## EXERCISE BRIEF
From the antenna review, copy out word for word the part that begins with the words containing "I had a dog, once." and ends with "You'll see why.".

## PASSAGE SHOWN
## START

I called Steve, and I agree with others that Alpha Antenna customer service can't be beat. We miscommunicated on my initial order, and I received the antenna with the claw pole grip. A call to Steve corrected that, and he sent me the tripod version and a return mailing label. He also told me I needed to guy the antenna down using the tripod.
KC1ELZ Rating: 5/5 Jul 7, 2016 13:20 Send this review to a friend
VERY satisfied!  Time owned: 0 to 3 months
My 40 thru 6 Meter Mobile-Multiband Antenna: Why Do I Use the Alpha MOTO?

I had a dog, once. It was black & white, not some fancy color. It was reliable, friendly, and protective. It didn't eat too much, and it never complained if I banged into it, being the clumsy sort that I am. It wasn't big like a Mastiff, or fast like a Greyhound, or smart like a Border Collie, or aggressive like some breeds. Neither was it docile like a pup that was neutered too early, or twitched in the head like a dog that's been abused. The dog went where I went and did what I wanted... most of the time... and could have taught a few people the Marine Motto. That is what my Alpha MOTO multiband/mobile antenna has been for me in the world of HF radio operation, as a newly licensed ham operator. You'll see why.

This review is long, but I think it's important to tell you the what & why of my mobile build. I lead off with my multiband antenna, because when I was prepping for this build, that particular antenna was a hotspot of controversy. But, since May 6, 2016, I've been on the air, using Alpha Antenna's Alpha MOTO multiband/mobile antenna as my go-to antenna for HF & 6m work on my 2010 Santa Fe mobile. To be honest, I don't know if I'll always use this Alpha MOTO multibander. But, for now, it works for what I need. I have ZERO complaints about the antenna's performance and durability in my application. It even survived having the 6 foot whip hit snow laden tree branches, a dozen times or more, in a late winter storm this year. The Diamond K9000 actuator & mount also survived the shocks... at 50MPH... and BOTH the actuator and the antenna have kept functioning flawlessly, including subsequent driving at up to 85mpg a few times.

Yes, like most other hams, I "wish" I could get more successful QSOs and QSLs, but then, I hear almost every other ham complaining about propagation conditions, these days, even the hams who have tall antennas, big wires, and run hundreds of watts more than the 100watts that I use. I bless God that I can talk around the country and do some DX, even with my "inefficient" system. Check my QRZ & LOTW logbooks to see where I've talked with this setup. As experienced hams keep telling me, getting on the air with clear TX and RX is a constant balance-compromise act with any ham setup, and especially with a mobile. Yet, though I probably will never try to win any contests, I keep getting good reports off this Alpha MOTO multiband-mobile antenna setup coupled with my Yaesu FT100D HF/6 multiband radio. Here's the rest of my story...

## END

## DATA
## START

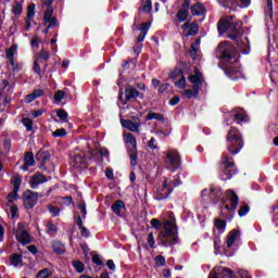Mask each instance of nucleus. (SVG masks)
<instances>
[{"label":"nucleus","instance_id":"c03bdc74","mask_svg":"<svg viewBox=\"0 0 278 278\" xmlns=\"http://www.w3.org/2000/svg\"><path fill=\"white\" fill-rule=\"evenodd\" d=\"M238 48L240 49V51H242V53H249V40L245 39V41L239 42Z\"/></svg>","mask_w":278,"mask_h":278},{"label":"nucleus","instance_id":"09e8293b","mask_svg":"<svg viewBox=\"0 0 278 278\" xmlns=\"http://www.w3.org/2000/svg\"><path fill=\"white\" fill-rule=\"evenodd\" d=\"M233 121H237L238 123H247V121H249V117H247V115H244L242 113H237L235 115Z\"/></svg>","mask_w":278,"mask_h":278},{"label":"nucleus","instance_id":"bb28decb","mask_svg":"<svg viewBox=\"0 0 278 278\" xmlns=\"http://www.w3.org/2000/svg\"><path fill=\"white\" fill-rule=\"evenodd\" d=\"M190 7H185L182 5V8L178 11L177 13V18L180 23H184L185 21L188 20V10Z\"/></svg>","mask_w":278,"mask_h":278},{"label":"nucleus","instance_id":"774afa93","mask_svg":"<svg viewBox=\"0 0 278 278\" xmlns=\"http://www.w3.org/2000/svg\"><path fill=\"white\" fill-rule=\"evenodd\" d=\"M249 214V206L244 205L239 210V216H247Z\"/></svg>","mask_w":278,"mask_h":278},{"label":"nucleus","instance_id":"393cba45","mask_svg":"<svg viewBox=\"0 0 278 278\" xmlns=\"http://www.w3.org/2000/svg\"><path fill=\"white\" fill-rule=\"evenodd\" d=\"M189 81H191V84H195L194 86H199L200 84H203V75L201 72L195 71V75L189 76Z\"/></svg>","mask_w":278,"mask_h":278},{"label":"nucleus","instance_id":"20e7f679","mask_svg":"<svg viewBox=\"0 0 278 278\" xmlns=\"http://www.w3.org/2000/svg\"><path fill=\"white\" fill-rule=\"evenodd\" d=\"M179 184H181L179 176L165 178L162 187L156 190L155 199L157 201L168 199L170 192H173V189L177 188Z\"/></svg>","mask_w":278,"mask_h":278},{"label":"nucleus","instance_id":"423d86ee","mask_svg":"<svg viewBox=\"0 0 278 278\" xmlns=\"http://www.w3.org/2000/svg\"><path fill=\"white\" fill-rule=\"evenodd\" d=\"M165 164H167L168 168H172V170H177V168L181 166V156H179V152L167 150L165 152Z\"/></svg>","mask_w":278,"mask_h":278},{"label":"nucleus","instance_id":"603ef678","mask_svg":"<svg viewBox=\"0 0 278 278\" xmlns=\"http://www.w3.org/2000/svg\"><path fill=\"white\" fill-rule=\"evenodd\" d=\"M36 4L31 3L28 5V10H27V17L28 18H34L35 14H36Z\"/></svg>","mask_w":278,"mask_h":278},{"label":"nucleus","instance_id":"a19ab883","mask_svg":"<svg viewBox=\"0 0 278 278\" xmlns=\"http://www.w3.org/2000/svg\"><path fill=\"white\" fill-rule=\"evenodd\" d=\"M147 121H164V117L160 113L150 112L147 116Z\"/></svg>","mask_w":278,"mask_h":278},{"label":"nucleus","instance_id":"0eeeda50","mask_svg":"<svg viewBox=\"0 0 278 278\" xmlns=\"http://www.w3.org/2000/svg\"><path fill=\"white\" fill-rule=\"evenodd\" d=\"M222 164L224 166V174L222 175V179L224 180L231 179V177L236 175L233 159L227 155H224L222 157Z\"/></svg>","mask_w":278,"mask_h":278},{"label":"nucleus","instance_id":"3c124183","mask_svg":"<svg viewBox=\"0 0 278 278\" xmlns=\"http://www.w3.org/2000/svg\"><path fill=\"white\" fill-rule=\"evenodd\" d=\"M174 84L177 88H180V89L186 88V77L185 76L180 77L178 80H175Z\"/></svg>","mask_w":278,"mask_h":278},{"label":"nucleus","instance_id":"8fccbe9b","mask_svg":"<svg viewBox=\"0 0 278 278\" xmlns=\"http://www.w3.org/2000/svg\"><path fill=\"white\" fill-rule=\"evenodd\" d=\"M39 59H36L34 62V66H33V71L34 73H36L37 75H42V70L40 68V64H39Z\"/></svg>","mask_w":278,"mask_h":278},{"label":"nucleus","instance_id":"69168bd1","mask_svg":"<svg viewBox=\"0 0 278 278\" xmlns=\"http://www.w3.org/2000/svg\"><path fill=\"white\" fill-rule=\"evenodd\" d=\"M48 233H55L58 231V226H55L53 223H48Z\"/></svg>","mask_w":278,"mask_h":278},{"label":"nucleus","instance_id":"c9c22d12","mask_svg":"<svg viewBox=\"0 0 278 278\" xmlns=\"http://www.w3.org/2000/svg\"><path fill=\"white\" fill-rule=\"evenodd\" d=\"M24 164H26V166H34V164H36V161L34 160V153L31 152L26 153L24 157Z\"/></svg>","mask_w":278,"mask_h":278},{"label":"nucleus","instance_id":"72a5a7b5","mask_svg":"<svg viewBox=\"0 0 278 278\" xmlns=\"http://www.w3.org/2000/svg\"><path fill=\"white\" fill-rule=\"evenodd\" d=\"M52 249H53L54 253H56L58 255H62V253H64V251H65L64 244H62L59 241H54L52 243Z\"/></svg>","mask_w":278,"mask_h":278},{"label":"nucleus","instance_id":"a878e982","mask_svg":"<svg viewBox=\"0 0 278 278\" xmlns=\"http://www.w3.org/2000/svg\"><path fill=\"white\" fill-rule=\"evenodd\" d=\"M18 50V46L13 45L11 48L7 51V58L9 60V63L11 66H14V53Z\"/></svg>","mask_w":278,"mask_h":278},{"label":"nucleus","instance_id":"0e129e2a","mask_svg":"<svg viewBox=\"0 0 278 278\" xmlns=\"http://www.w3.org/2000/svg\"><path fill=\"white\" fill-rule=\"evenodd\" d=\"M64 91L63 90H58L55 93H54V99L55 101L60 102L62 101V99H64Z\"/></svg>","mask_w":278,"mask_h":278},{"label":"nucleus","instance_id":"7ed1b4c3","mask_svg":"<svg viewBox=\"0 0 278 278\" xmlns=\"http://www.w3.org/2000/svg\"><path fill=\"white\" fill-rule=\"evenodd\" d=\"M240 29H242V22H233V16H228L225 20H220L218 23L219 34L231 31L229 35L231 40H238L240 38Z\"/></svg>","mask_w":278,"mask_h":278},{"label":"nucleus","instance_id":"680f3d73","mask_svg":"<svg viewBox=\"0 0 278 278\" xmlns=\"http://www.w3.org/2000/svg\"><path fill=\"white\" fill-rule=\"evenodd\" d=\"M148 147H149V149H152L153 151H155V149H157V142L155 141V138L152 137L148 141Z\"/></svg>","mask_w":278,"mask_h":278},{"label":"nucleus","instance_id":"79ce46f5","mask_svg":"<svg viewBox=\"0 0 278 278\" xmlns=\"http://www.w3.org/2000/svg\"><path fill=\"white\" fill-rule=\"evenodd\" d=\"M18 199V191L10 192L8 195V205H13L14 201Z\"/></svg>","mask_w":278,"mask_h":278},{"label":"nucleus","instance_id":"f03ea898","mask_svg":"<svg viewBox=\"0 0 278 278\" xmlns=\"http://www.w3.org/2000/svg\"><path fill=\"white\" fill-rule=\"evenodd\" d=\"M164 229L159 233L160 243L163 247H173V244H177L179 237H177V226L170 222L166 220L163 225Z\"/></svg>","mask_w":278,"mask_h":278},{"label":"nucleus","instance_id":"4c0bfd02","mask_svg":"<svg viewBox=\"0 0 278 278\" xmlns=\"http://www.w3.org/2000/svg\"><path fill=\"white\" fill-rule=\"evenodd\" d=\"M128 151L130 153V164L136 166L138 164V149Z\"/></svg>","mask_w":278,"mask_h":278},{"label":"nucleus","instance_id":"e2e57ef3","mask_svg":"<svg viewBox=\"0 0 278 278\" xmlns=\"http://www.w3.org/2000/svg\"><path fill=\"white\" fill-rule=\"evenodd\" d=\"M30 47L33 49H38V47H40V39H38V37H34L30 41Z\"/></svg>","mask_w":278,"mask_h":278},{"label":"nucleus","instance_id":"052dcab7","mask_svg":"<svg viewBox=\"0 0 278 278\" xmlns=\"http://www.w3.org/2000/svg\"><path fill=\"white\" fill-rule=\"evenodd\" d=\"M8 207H10L11 218H16V214L18 212V207H16V205H14V204L8 205Z\"/></svg>","mask_w":278,"mask_h":278},{"label":"nucleus","instance_id":"37998d69","mask_svg":"<svg viewBox=\"0 0 278 278\" xmlns=\"http://www.w3.org/2000/svg\"><path fill=\"white\" fill-rule=\"evenodd\" d=\"M73 266L77 273H84L86 268V266L84 265V263H81V261H74Z\"/></svg>","mask_w":278,"mask_h":278},{"label":"nucleus","instance_id":"e433bc0d","mask_svg":"<svg viewBox=\"0 0 278 278\" xmlns=\"http://www.w3.org/2000/svg\"><path fill=\"white\" fill-rule=\"evenodd\" d=\"M184 77V72L181 70H175L169 74V78L175 83L178 79H181Z\"/></svg>","mask_w":278,"mask_h":278},{"label":"nucleus","instance_id":"4468645a","mask_svg":"<svg viewBox=\"0 0 278 278\" xmlns=\"http://www.w3.org/2000/svg\"><path fill=\"white\" fill-rule=\"evenodd\" d=\"M47 181H49V179H47L45 175L35 174L30 178V188H33V190H36L40 184H45Z\"/></svg>","mask_w":278,"mask_h":278},{"label":"nucleus","instance_id":"a18cd8bd","mask_svg":"<svg viewBox=\"0 0 278 278\" xmlns=\"http://www.w3.org/2000/svg\"><path fill=\"white\" fill-rule=\"evenodd\" d=\"M22 123L24 125V127H26L27 131H31V129H34V122L30 118H23Z\"/></svg>","mask_w":278,"mask_h":278},{"label":"nucleus","instance_id":"13d9d810","mask_svg":"<svg viewBox=\"0 0 278 278\" xmlns=\"http://www.w3.org/2000/svg\"><path fill=\"white\" fill-rule=\"evenodd\" d=\"M148 244L150 249H155V238L153 237L152 232L148 235Z\"/></svg>","mask_w":278,"mask_h":278},{"label":"nucleus","instance_id":"c85d7f7f","mask_svg":"<svg viewBox=\"0 0 278 278\" xmlns=\"http://www.w3.org/2000/svg\"><path fill=\"white\" fill-rule=\"evenodd\" d=\"M73 162L76 168H81L86 164V159L81 154H75L73 156Z\"/></svg>","mask_w":278,"mask_h":278},{"label":"nucleus","instance_id":"aec40b11","mask_svg":"<svg viewBox=\"0 0 278 278\" xmlns=\"http://www.w3.org/2000/svg\"><path fill=\"white\" fill-rule=\"evenodd\" d=\"M238 236H240V231L238 230H231L228 236H227V240H226V247L227 249H231V247H233V243L236 242V240L238 239Z\"/></svg>","mask_w":278,"mask_h":278},{"label":"nucleus","instance_id":"a211bd4d","mask_svg":"<svg viewBox=\"0 0 278 278\" xmlns=\"http://www.w3.org/2000/svg\"><path fill=\"white\" fill-rule=\"evenodd\" d=\"M53 1L55 0H43V5L48 8L43 14L45 23L49 22L50 18H53V9H51V5H53Z\"/></svg>","mask_w":278,"mask_h":278},{"label":"nucleus","instance_id":"9d476101","mask_svg":"<svg viewBox=\"0 0 278 278\" xmlns=\"http://www.w3.org/2000/svg\"><path fill=\"white\" fill-rule=\"evenodd\" d=\"M15 238L17 242L21 244H29L31 242V238L29 237V232L25 229V224L18 223L16 229L14 230Z\"/></svg>","mask_w":278,"mask_h":278},{"label":"nucleus","instance_id":"49530a36","mask_svg":"<svg viewBox=\"0 0 278 278\" xmlns=\"http://www.w3.org/2000/svg\"><path fill=\"white\" fill-rule=\"evenodd\" d=\"M12 266H18L21 262H23V258L18 254H13L10 257Z\"/></svg>","mask_w":278,"mask_h":278},{"label":"nucleus","instance_id":"f8f14e48","mask_svg":"<svg viewBox=\"0 0 278 278\" xmlns=\"http://www.w3.org/2000/svg\"><path fill=\"white\" fill-rule=\"evenodd\" d=\"M38 203V192L26 191L24 193V205L28 210H31L34 205Z\"/></svg>","mask_w":278,"mask_h":278},{"label":"nucleus","instance_id":"4be33fe9","mask_svg":"<svg viewBox=\"0 0 278 278\" xmlns=\"http://www.w3.org/2000/svg\"><path fill=\"white\" fill-rule=\"evenodd\" d=\"M75 224L79 227L80 233L84 238L90 237V231H88V228L84 227V220H81V216L75 217Z\"/></svg>","mask_w":278,"mask_h":278},{"label":"nucleus","instance_id":"338daca9","mask_svg":"<svg viewBox=\"0 0 278 278\" xmlns=\"http://www.w3.org/2000/svg\"><path fill=\"white\" fill-rule=\"evenodd\" d=\"M155 262L157 266H164V264H166V258H164L162 255H159L155 257Z\"/></svg>","mask_w":278,"mask_h":278},{"label":"nucleus","instance_id":"9b49d317","mask_svg":"<svg viewBox=\"0 0 278 278\" xmlns=\"http://www.w3.org/2000/svg\"><path fill=\"white\" fill-rule=\"evenodd\" d=\"M137 97H140V91L134 86H128L125 89V99L123 98V92L119 93V101L122 102V105H126L127 101H134Z\"/></svg>","mask_w":278,"mask_h":278},{"label":"nucleus","instance_id":"473e14b6","mask_svg":"<svg viewBox=\"0 0 278 278\" xmlns=\"http://www.w3.org/2000/svg\"><path fill=\"white\" fill-rule=\"evenodd\" d=\"M51 275H53V269L43 268V269L38 271L36 278H49V277H51Z\"/></svg>","mask_w":278,"mask_h":278},{"label":"nucleus","instance_id":"58836bf2","mask_svg":"<svg viewBox=\"0 0 278 278\" xmlns=\"http://www.w3.org/2000/svg\"><path fill=\"white\" fill-rule=\"evenodd\" d=\"M13 14H15V16H18L22 14L23 12V4H21L18 1H15L13 3V10H12Z\"/></svg>","mask_w":278,"mask_h":278},{"label":"nucleus","instance_id":"6ab92c4d","mask_svg":"<svg viewBox=\"0 0 278 278\" xmlns=\"http://www.w3.org/2000/svg\"><path fill=\"white\" fill-rule=\"evenodd\" d=\"M210 197L211 199H213V201H215V203H216V200H218V199H220V189H218V188H212V189H210V190H207V189H204L203 191H202V197Z\"/></svg>","mask_w":278,"mask_h":278},{"label":"nucleus","instance_id":"5fc2aeb1","mask_svg":"<svg viewBox=\"0 0 278 278\" xmlns=\"http://www.w3.org/2000/svg\"><path fill=\"white\" fill-rule=\"evenodd\" d=\"M213 240H214L215 254L218 255V251L220 250V237L215 236Z\"/></svg>","mask_w":278,"mask_h":278},{"label":"nucleus","instance_id":"39448f33","mask_svg":"<svg viewBox=\"0 0 278 278\" xmlns=\"http://www.w3.org/2000/svg\"><path fill=\"white\" fill-rule=\"evenodd\" d=\"M242 147H244V142L242 141V135H240V131L238 129L231 128L228 131L227 137V149L229 153L236 155L240 153Z\"/></svg>","mask_w":278,"mask_h":278},{"label":"nucleus","instance_id":"b1692460","mask_svg":"<svg viewBox=\"0 0 278 278\" xmlns=\"http://www.w3.org/2000/svg\"><path fill=\"white\" fill-rule=\"evenodd\" d=\"M199 45H201V40H197L195 43L191 45L189 53L192 60H199Z\"/></svg>","mask_w":278,"mask_h":278},{"label":"nucleus","instance_id":"bf43d9fd","mask_svg":"<svg viewBox=\"0 0 278 278\" xmlns=\"http://www.w3.org/2000/svg\"><path fill=\"white\" fill-rule=\"evenodd\" d=\"M48 210L52 216H60V208H58L53 205H49Z\"/></svg>","mask_w":278,"mask_h":278},{"label":"nucleus","instance_id":"412c9836","mask_svg":"<svg viewBox=\"0 0 278 278\" xmlns=\"http://www.w3.org/2000/svg\"><path fill=\"white\" fill-rule=\"evenodd\" d=\"M191 14L193 16H203L205 14V7L201 2L193 4L191 7Z\"/></svg>","mask_w":278,"mask_h":278},{"label":"nucleus","instance_id":"7c9ffc66","mask_svg":"<svg viewBox=\"0 0 278 278\" xmlns=\"http://www.w3.org/2000/svg\"><path fill=\"white\" fill-rule=\"evenodd\" d=\"M10 86V83L5 79L0 80V99H2V97H5L8 94V90Z\"/></svg>","mask_w":278,"mask_h":278},{"label":"nucleus","instance_id":"2eb2a0df","mask_svg":"<svg viewBox=\"0 0 278 278\" xmlns=\"http://www.w3.org/2000/svg\"><path fill=\"white\" fill-rule=\"evenodd\" d=\"M122 125L125 129H129V131H134L136 134L140 131L141 127L140 122H132L131 119H123Z\"/></svg>","mask_w":278,"mask_h":278},{"label":"nucleus","instance_id":"c756f323","mask_svg":"<svg viewBox=\"0 0 278 278\" xmlns=\"http://www.w3.org/2000/svg\"><path fill=\"white\" fill-rule=\"evenodd\" d=\"M123 210H125V203L123 201H116L113 205H112V211L114 212V214H116L117 216H121V212H123Z\"/></svg>","mask_w":278,"mask_h":278},{"label":"nucleus","instance_id":"864d4df0","mask_svg":"<svg viewBox=\"0 0 278 278\" xmlns=\"http://www.w3.org/2000/svg\"><path fill=\"white\" fill-rule=\"evenodd\" d=\"M51 58V54L48 51L41 50L38 53V59L37 60H45L47 62V60H49Z\"/></svg>","mask_w":278,"mask_h":278},{"label":"nucleus","instance_id":"6e6d98bb","mask_svg":"<svg viewBox=\"0 0 278 278\" xmlns=\"http://www.w3.org/2000/svg\"><path fill=\"white\" fill-rule=\"evenodd\" d=\"M265 12H266L267 16L273 18V0H267V7H266Z\"/></svg>","mask_w":278,"mask_h":278},{"label":"nucleus","instance_id":"1a4fd4ad","mask_svg":"<svg viewBox=\"0 0 278 278\" xmlns=\"http://www.w3.org/2000/svg\"><path fill=\"white\" fill-rule=\"evenodd\" d=\"M217 3H219L222 8L236 10V8H249L251 0H217Z\"/></svg>","mask_w":278,"mask_h":278},{"label":"nucleus","instance_id":"f704fd0d","mask_svg":"<svg viewBox=\"0 0 278 278\" xmlns=\"http://www.w3.org/2000/svg\"><path fill=\"white\" fill-rule=\"evenodd\" d=\"M141 10L146 14H149L151 10H153V5L151 4V0H143L141 4Z\"/></svg>","mask_w":278,"mask_h":278},{"label":"nucleus","instance_id":"cd10ccee","mask_svg":"<svg viewBox=\"0 0 278 278\" xmlns=\"http://www.w3.org/2000/svg\"><path fill=\"white\" fill-rule=\"evenodd\" d=\"M185 96L187 99H197L199 97V86H193L192 89H186Z\"/></svg>","mask_w":278,"mask_h":278},{"label":"nucleus","instance_id":"6e6552de","mask_svg":"<svg viewBox=\"0 0 278 278\" xmlns=\"http://www.w3.org/2000/svg\"><path fill=\"white\" fill-rule=\"evenodd\" d=\"M227 195L230 206L224 202V205L222 206V216H228L229 212H233L236 207H238V195L236 192L229 190L227 191Z\"/></svg>","mask_w":278,"mask_h":278},{"label":"nucleus","instance_id":"dca6fc26","mask_svg":"<svg viewBox=\"0 0 278 278\" xmlns=\"http://www.w3.org/2000/svg\"><path fill=\"white\" fill-rule=\"evenodd\" d=\"M124 142L127 144L128 151H136V149H138L136 137L129 132L124 134Z\"/></svg>","mask_w":278,"mask_h":278},{"label":"nucleus","instance_id":"ea45409f","mask_svg":"<svg viewBox=\"0 0 278 278\" xmlns=\"http://www.w3.org/2000/svg\"><path fill=\"white\" fill-rule=\"evenodd\" d=\"M78 210L80 212V214L78 216H80V220H84V218H86L88 212L86 211V203L81 202L78 204Z\"/></svg>","mask_w":278,"mask_h":278},{"label":"nucleus","instance_id":"5701e85b","mask_svg":"<svg viewBox=\"0 0 278 278\" xmlns=\"http://www.w3.org/2000/svg\"><path fill=\"white\" fill-rule=\"evenodd\" d=\"M21 184H23V177H21V175H14L11 178V185L13 186V191L18 192V190H21Z\"/></svg>","mask_w":278,"mask_h":278},{"label":"nucleus","instance_id":"4d7b16f0","mask_svg":"<svg viewBox=\"0 0 278 278\" xmlns=\"http://www.w3.org/2000/svg\"><path fill=\"white\" fill-rule=\"evenodd\" d=\"M52 136L54 138H62L63 136H66V129L64 128L56 129L54 132H52Z\"/></svg>","mask_w":278,"mask_h":278},{"label":"nucleus","instance_id":"de8ad7c7","mask_svg":"<svg viewBox=\"0 0 278 278\" xmlns=\"http://www.w3.org/2000/svg\"><path fill=\"white\" fill-rule=\"evenodd\" d=\"M56 116H58L63 123H66V121H68V113H66V111H64V110L58 111Z\"/></svg>","mask_w":278,"mask_h":278},{"label":"nucleus","instance_id":"f3484780","mask_svg":"<svg viewBox=\"0 0 278 278\" xmlns=\"http://www.w3.org/2000/svg\"><path fill=\"white\" fill-rule=\"evenodd\" d=\"M150 27H151V22L141 23L140 27H137V29H139V31H141L137 38V42H142V40H144V38H147V34H148Z\"/></svg>","mask_w":278,"mask_h":278},{"label":"nucleus","instance_id":"2f4dec72","mask_svg":"<svg viewBox=\"0 0 278 278\" xmlns=\"http://www.w3.org/2000/svg\"><path fill=\"white\" fill-rule=\"evenodd\" d=\"M215 229L218 230V233H225L227 229V222L223 219H215Z\"/></svg>","mask_w":278,"mask_h":278},{"label":"nucleus","instance_id":"f257e3e1","mask_svg":"<svg viewBox=\"0 0 278 278\" xmlns=\"http://www.w3.org/2000/svg\"><path fill=\"white\" fill-rule=\"evenodd\" d=\"M216 52L217 58H219L222 64L226 66L229 73H238V66H240V63L238 62V56H236V49L229 41L219 43Z\"/></svg>","mask_w":278,"mask_h":278},{"label":"nucleus","instance_id":"ddd939ff","mask_svg":"<svg viewBox=\"0 0 278 278\" xmlns=\"http://www.w3.org/2000/svg\"><path fill=\"white\" fill-rule=\"evenodd\" d=\"M182 29L185 36H197L199 34V24L197 22H188L182 25Z\"/></svg>","mask_w":278,"mask_h":278}]
</instances>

## END

## SOLUTION TO THE EXERCISE
I had a dog, once. It was black & white, not some fancy color. It was reliable, friendly, and protective. It didn't eat too much, and it never complained if I banged into it, being the clumsy sort that I am. It wasn't big like a Mastiff, or fast like a Greyhound, or smart like a Border Collie, or aggressive like some breeds. Neither was it docile like a pup that was neutered too early, or twitched in the head like a dog that's been abused. The dog went where I went and did what I wanted... most of the time... and could have taught a few people the Marine Motto. That is what my Alpha MOTO multiband/mobile antenna has been for me in the world of HF radio operation, as a newly licensed ham operator. You'll see why.